§ **Exercise details**
Emit only the lines from the line containing "A: Procyon lotor (common raccoon)." through the last line of the entries, unchanged.

※ ※ ※

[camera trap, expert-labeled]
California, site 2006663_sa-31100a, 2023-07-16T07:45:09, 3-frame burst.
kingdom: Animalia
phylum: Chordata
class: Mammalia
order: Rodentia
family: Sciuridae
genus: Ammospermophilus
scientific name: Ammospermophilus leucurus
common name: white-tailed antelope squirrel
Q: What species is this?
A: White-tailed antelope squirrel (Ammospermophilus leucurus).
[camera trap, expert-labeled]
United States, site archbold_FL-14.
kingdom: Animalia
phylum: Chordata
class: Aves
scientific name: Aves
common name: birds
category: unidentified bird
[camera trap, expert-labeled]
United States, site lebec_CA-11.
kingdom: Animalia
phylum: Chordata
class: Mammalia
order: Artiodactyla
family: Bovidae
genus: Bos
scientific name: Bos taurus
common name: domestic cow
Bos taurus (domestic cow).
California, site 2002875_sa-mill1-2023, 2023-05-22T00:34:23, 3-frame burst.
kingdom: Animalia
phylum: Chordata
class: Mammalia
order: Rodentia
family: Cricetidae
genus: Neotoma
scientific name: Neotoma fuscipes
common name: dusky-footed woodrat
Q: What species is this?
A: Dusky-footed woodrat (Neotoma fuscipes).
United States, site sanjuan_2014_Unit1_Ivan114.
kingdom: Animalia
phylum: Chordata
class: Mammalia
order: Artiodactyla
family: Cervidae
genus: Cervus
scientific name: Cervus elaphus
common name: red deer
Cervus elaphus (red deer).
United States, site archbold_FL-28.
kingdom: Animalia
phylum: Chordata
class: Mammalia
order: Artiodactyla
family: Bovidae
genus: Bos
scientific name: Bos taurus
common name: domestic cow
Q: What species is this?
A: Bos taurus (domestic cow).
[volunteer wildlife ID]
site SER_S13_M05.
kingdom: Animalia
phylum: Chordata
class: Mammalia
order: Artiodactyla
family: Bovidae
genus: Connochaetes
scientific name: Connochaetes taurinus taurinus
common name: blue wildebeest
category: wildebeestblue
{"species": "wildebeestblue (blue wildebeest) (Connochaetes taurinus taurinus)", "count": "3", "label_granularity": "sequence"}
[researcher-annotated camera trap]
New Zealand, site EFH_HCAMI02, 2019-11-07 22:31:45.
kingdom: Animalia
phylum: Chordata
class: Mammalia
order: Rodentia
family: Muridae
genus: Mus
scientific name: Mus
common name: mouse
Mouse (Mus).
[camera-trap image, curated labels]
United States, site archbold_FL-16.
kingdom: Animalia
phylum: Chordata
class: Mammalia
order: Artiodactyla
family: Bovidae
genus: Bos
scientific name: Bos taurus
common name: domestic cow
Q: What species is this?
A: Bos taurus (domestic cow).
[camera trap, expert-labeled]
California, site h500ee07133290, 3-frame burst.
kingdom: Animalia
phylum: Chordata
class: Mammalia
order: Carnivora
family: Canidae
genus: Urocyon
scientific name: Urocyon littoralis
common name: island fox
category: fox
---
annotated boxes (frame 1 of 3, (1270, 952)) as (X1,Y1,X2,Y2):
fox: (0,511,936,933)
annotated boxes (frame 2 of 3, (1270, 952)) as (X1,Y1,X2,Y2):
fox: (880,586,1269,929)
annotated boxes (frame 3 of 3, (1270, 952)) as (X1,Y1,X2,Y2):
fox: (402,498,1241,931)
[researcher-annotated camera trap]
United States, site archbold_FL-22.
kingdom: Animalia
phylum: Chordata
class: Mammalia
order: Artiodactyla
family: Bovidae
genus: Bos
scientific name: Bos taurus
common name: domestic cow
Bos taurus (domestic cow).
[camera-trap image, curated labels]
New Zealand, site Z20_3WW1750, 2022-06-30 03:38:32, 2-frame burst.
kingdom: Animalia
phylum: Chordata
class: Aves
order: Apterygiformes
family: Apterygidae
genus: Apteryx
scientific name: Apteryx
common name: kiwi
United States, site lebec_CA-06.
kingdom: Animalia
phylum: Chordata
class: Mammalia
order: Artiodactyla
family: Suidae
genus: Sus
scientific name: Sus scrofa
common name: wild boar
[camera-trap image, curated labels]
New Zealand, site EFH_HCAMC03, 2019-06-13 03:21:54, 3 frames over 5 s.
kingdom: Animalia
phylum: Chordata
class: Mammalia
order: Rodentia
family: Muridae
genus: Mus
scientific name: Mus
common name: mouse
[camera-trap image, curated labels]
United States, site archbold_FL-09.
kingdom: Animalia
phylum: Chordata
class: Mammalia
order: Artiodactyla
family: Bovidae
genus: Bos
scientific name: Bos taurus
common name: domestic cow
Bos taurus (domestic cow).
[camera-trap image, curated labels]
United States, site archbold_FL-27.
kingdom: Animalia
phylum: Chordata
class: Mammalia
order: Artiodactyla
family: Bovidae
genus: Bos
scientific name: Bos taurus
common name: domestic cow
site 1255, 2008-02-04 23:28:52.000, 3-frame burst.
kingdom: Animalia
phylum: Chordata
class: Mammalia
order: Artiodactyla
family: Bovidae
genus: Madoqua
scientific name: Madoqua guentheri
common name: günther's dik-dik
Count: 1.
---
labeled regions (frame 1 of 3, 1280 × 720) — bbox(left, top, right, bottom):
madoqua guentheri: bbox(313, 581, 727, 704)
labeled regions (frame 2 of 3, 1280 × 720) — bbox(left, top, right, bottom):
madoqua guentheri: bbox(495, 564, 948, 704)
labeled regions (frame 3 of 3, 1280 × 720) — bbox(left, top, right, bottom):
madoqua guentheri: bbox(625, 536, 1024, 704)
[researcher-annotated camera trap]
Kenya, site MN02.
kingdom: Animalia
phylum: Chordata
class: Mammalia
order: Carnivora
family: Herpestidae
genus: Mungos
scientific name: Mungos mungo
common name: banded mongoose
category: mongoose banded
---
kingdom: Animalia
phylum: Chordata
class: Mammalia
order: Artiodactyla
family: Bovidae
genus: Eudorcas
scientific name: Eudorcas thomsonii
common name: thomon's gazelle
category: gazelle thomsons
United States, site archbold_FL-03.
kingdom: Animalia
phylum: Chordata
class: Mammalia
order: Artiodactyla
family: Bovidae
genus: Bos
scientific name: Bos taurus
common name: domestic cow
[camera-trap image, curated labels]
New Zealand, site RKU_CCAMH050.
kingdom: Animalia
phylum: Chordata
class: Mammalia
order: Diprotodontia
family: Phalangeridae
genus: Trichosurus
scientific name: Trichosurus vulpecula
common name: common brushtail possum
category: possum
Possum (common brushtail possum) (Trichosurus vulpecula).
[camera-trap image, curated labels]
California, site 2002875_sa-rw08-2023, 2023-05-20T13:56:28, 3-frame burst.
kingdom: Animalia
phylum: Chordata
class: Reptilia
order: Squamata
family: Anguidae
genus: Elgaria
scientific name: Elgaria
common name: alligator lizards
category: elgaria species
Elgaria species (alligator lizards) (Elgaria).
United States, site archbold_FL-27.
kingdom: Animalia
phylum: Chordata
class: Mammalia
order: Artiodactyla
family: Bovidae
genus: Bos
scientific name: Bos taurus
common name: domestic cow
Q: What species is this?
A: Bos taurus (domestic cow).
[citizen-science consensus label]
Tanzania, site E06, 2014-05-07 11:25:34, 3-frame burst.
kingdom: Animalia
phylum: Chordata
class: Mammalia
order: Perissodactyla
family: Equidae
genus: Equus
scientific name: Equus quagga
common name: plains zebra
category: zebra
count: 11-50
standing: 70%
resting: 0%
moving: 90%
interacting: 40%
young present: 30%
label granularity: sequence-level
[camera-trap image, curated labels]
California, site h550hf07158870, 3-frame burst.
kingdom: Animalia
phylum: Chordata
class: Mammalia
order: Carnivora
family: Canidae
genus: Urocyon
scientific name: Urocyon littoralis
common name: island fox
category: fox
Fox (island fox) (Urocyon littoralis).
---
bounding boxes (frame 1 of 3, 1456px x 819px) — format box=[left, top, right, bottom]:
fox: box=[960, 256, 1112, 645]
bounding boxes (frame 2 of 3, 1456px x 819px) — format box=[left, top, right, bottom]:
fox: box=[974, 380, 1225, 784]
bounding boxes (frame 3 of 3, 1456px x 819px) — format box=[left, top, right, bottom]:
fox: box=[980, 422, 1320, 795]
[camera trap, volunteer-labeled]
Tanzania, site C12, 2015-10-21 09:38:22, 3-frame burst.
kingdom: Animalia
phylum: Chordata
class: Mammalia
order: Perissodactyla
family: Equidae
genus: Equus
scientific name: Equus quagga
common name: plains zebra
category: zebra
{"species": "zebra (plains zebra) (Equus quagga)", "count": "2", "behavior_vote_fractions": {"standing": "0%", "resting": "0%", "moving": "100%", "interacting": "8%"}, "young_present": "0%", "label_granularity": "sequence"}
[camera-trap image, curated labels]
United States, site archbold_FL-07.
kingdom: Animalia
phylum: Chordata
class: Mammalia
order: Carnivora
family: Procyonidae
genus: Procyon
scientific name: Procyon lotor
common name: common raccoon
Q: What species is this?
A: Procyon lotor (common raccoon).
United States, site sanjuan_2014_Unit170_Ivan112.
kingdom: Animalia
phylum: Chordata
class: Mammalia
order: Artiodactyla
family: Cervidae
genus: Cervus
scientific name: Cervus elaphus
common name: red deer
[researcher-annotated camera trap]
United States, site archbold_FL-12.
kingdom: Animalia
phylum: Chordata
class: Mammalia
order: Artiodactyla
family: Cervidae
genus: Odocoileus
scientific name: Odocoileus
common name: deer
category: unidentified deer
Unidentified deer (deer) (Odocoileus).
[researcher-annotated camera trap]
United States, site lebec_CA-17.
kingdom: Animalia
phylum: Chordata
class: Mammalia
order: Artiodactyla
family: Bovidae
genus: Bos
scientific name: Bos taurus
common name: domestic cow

※ ※ ※

§ **Task response**
A: Procyon lotor (common raccoon).
United States, site sanjuan_2014_Unit170_Ivan112.
kingdom: Animalia
phylum: Chordata
class: Mammalia
order: Artiodactyla
family: Cervidae
genus: Cervus
scientific name: Cervus elaphus
common name: red deer
[researcher-annotated camera trap]
United States, site archbold_FL-12.
kingdom: Animalia
phylum: Chordata
class: Mammalia
order: Artiodactyla
family: Cervidae
genus: Odocoileus
scientific name: Odocoileus
common name: deer
category: unidentified deer
Unidentified deer (deer) (Odocoileus).
[researcher-annotated camera trap]
United States, site lebec_CA-17.
kingdom: Animalia
phylum: Chordata
class: Mammalia
order: Artiodactyla
family: Bovidae
genus: Bos
scientific name: Bos taurus
common name: domestic cow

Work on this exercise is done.